Thursday, 20 October 2011

Does parliamentary democracy automatically represent the will of the people?

by Tebello Mohale
South African constitution’s preamble starts with the words; “we, the people of South Africa…” (Constitution of the republic of South Africa, 1996: 1). This preamble was adopted in 1996 under the newly democratic South Africa, which came into democracy in 1994, after decades of an oppressive minority rule. The statement, “we the people” implies that the constitution is the will of the people and was hence written by the ordinary South African. In fact, the very definition of democracy is ‘power of the people, for the people and by the people’. Democracy in South Africa, as in most democratic countries, is a representative democracy, as the preamble best puts it, the constitution is adopted through the “freely elected representatives” (Constitution of the republic of South Africa, 1996: 1).
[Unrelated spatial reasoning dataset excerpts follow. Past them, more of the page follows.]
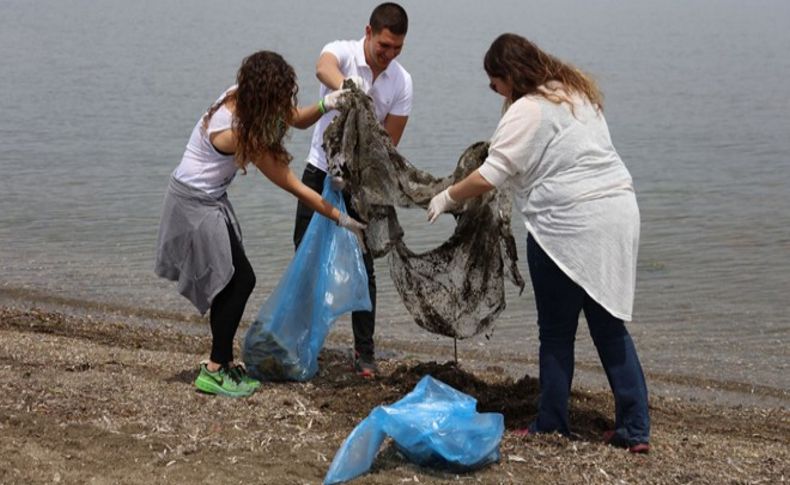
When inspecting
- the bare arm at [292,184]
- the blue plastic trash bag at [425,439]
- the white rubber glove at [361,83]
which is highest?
the white rubber glove at [361,83]

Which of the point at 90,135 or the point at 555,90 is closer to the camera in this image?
the point at 555,90

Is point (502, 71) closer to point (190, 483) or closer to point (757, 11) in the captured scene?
point (190, 483)

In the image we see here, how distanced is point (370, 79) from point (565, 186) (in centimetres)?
173

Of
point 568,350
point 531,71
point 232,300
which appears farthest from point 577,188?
point 232,300

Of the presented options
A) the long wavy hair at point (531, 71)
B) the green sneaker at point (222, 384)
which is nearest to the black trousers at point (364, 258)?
the green sneaker at point (222, 384)

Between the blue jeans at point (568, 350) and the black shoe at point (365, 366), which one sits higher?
the blue jeans at point (568, 350)

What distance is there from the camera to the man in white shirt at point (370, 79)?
241 inches

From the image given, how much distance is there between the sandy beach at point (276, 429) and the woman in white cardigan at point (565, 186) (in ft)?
1.95

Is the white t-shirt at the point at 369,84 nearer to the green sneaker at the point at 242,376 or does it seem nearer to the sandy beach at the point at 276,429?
the green sneaker at the point at 242,376

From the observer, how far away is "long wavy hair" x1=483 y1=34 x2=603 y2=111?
4992 mm

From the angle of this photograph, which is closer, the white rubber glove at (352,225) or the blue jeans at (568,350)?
the blue jeans at (568,350)

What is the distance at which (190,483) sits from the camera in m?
4.62

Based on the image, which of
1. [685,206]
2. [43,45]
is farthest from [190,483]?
[43,45]

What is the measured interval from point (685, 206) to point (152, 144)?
717cm
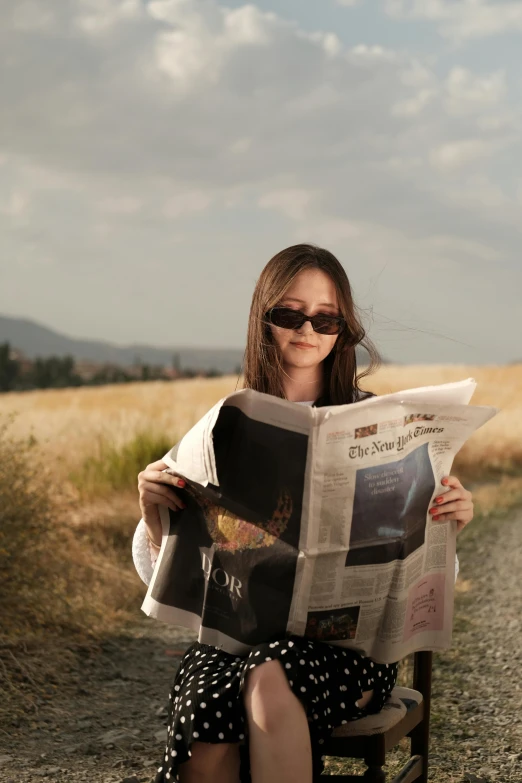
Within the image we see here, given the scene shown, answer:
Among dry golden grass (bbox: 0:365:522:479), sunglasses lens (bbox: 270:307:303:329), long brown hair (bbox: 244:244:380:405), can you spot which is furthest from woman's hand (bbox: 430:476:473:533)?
dry golden grass (bbox: 0:365:522:479)

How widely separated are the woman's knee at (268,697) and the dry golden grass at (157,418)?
1807mm

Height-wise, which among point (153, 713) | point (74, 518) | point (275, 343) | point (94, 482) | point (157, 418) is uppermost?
point (275, 343)

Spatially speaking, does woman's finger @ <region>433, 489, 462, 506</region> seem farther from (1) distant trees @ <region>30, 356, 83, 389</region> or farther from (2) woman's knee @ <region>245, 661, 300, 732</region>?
(1) distant trees @ <region>30, 356, 83, 389</region>

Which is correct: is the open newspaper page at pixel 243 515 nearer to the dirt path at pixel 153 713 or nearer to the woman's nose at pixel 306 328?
the woman's nose at pixel 306 328

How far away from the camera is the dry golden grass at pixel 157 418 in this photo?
22.6ft

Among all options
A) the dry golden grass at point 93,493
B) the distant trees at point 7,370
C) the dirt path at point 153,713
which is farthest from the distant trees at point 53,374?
the dirt path at point 153,713

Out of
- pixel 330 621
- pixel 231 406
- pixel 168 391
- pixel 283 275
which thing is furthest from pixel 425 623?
pixel 168 391

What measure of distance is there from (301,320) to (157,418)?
594 cm

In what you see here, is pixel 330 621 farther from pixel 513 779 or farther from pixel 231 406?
pixel 513 779

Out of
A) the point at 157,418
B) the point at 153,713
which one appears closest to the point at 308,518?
the point at 153,713


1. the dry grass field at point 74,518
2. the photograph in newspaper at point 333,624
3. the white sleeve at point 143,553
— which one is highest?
the white sleeve at point 143,553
The aim of this essay is to deliberate whether representative democracy is indeed the will of the people.

The question here, is not whether in theory parliamentary politics does represent the people, because as we have seen and will further be illustrated, the theory of representative democracy, sounds good on paper and in political campaigns. What I aim to do is look at the practical implications of parliamentary democracy and whether it automatically represents the will of the people. The essay will define what the will of the people is and what representative democracy is. Using Ranciere, and other contemporary theories I will attempt to dispute the claim that parliamentary democracy does automatically represent the will of the people. In addition I will look at alternative ways in which people can express their will. 
Will of the people

Jean Jacques Rousseau theorizes the existence of a ‘general will’, which is the collective will of the people. This will is about ordinary people meeting, discussing and deliberating on issues affecting them. This assembly is both voluntary and autonomous; it also involves direct participation in implementing the ideas and the change which they have deliberated (Hallward, 2009: 17). The will of the people, is what the ordinary person thinks and wants, it is the expression of these ideas of the ordinary. For example movements such as Abahlali baseMjondolo, which is a collective movement or organization of the militant poor, it is an organization that embodies the very concept of the will of the people and the true definition of democracy. Abahlali baseMjondolo (here on refered to as AbM) originated when shack dwellers organized and participated in a road blockage, as a way of protesting against the sale of land that was promised to them, to local capitalists (Abahlali baseMjondolo, 2006).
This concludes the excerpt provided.